##### EXERCISE INPUTS #####

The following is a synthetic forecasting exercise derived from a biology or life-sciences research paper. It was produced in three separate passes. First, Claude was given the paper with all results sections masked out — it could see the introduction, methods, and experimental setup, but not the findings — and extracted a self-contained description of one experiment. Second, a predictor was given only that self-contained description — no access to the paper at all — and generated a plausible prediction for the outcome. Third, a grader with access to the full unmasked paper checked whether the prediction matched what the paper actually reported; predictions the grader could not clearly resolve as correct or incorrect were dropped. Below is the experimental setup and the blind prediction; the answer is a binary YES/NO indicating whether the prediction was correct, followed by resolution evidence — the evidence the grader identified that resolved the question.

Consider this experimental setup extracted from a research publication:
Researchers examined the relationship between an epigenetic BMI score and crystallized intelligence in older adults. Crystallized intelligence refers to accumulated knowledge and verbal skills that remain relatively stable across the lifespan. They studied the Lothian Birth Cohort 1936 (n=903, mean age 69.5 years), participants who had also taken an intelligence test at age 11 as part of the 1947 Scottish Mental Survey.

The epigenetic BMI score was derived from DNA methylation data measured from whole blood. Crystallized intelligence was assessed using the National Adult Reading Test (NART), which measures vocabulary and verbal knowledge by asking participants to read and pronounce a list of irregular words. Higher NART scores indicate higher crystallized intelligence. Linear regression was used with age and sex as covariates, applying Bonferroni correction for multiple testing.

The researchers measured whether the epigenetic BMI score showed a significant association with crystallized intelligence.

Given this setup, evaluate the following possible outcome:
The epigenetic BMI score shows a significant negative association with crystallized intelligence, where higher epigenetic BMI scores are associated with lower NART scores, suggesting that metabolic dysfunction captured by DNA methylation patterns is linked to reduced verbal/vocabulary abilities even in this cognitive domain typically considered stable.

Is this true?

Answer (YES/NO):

#####
##### EXERCISE INPUTS #####

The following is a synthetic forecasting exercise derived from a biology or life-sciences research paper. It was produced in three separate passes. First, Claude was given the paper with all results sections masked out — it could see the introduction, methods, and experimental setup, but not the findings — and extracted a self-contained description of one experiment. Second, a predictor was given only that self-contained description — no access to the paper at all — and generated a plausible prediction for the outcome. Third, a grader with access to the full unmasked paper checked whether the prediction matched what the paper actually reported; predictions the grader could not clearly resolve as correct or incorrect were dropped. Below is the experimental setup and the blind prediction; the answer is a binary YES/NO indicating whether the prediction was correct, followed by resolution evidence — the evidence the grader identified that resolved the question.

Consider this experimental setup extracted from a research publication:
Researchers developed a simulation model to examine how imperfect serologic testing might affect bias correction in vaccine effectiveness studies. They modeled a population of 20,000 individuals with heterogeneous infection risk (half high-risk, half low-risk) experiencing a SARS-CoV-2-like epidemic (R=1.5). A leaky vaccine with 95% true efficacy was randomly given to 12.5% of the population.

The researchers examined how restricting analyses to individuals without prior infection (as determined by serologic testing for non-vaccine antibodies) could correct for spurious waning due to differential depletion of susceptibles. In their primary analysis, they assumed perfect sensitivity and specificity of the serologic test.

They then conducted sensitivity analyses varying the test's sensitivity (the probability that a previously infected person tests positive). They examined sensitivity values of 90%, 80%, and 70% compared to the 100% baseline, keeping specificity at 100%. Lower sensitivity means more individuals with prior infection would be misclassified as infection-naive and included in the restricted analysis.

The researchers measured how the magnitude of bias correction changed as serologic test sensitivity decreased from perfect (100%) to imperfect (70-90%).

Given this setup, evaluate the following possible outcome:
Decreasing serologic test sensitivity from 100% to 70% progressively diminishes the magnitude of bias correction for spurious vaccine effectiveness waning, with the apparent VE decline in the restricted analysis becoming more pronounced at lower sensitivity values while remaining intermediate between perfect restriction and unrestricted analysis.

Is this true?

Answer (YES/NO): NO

#####

What the answer needs is every line from the data above with "magnitude" in it.

● RESULT OF THE EXERCISE:
The researchers measured how the magnitude of bias correction changed as serologic test sensitivity decreased from perfect (100%) to imperfect (70-90%).
Decreasing serologic test sensitivity from 100% to 70% progressively diminishes the magnitude of bias correction for spurious vaccine effectiveness waning, with the apparent VE decline in the restricted analysis becoming more pronounced at lower sensitivity values while remaining intermediate between perfect restriction and unrestricted analysis.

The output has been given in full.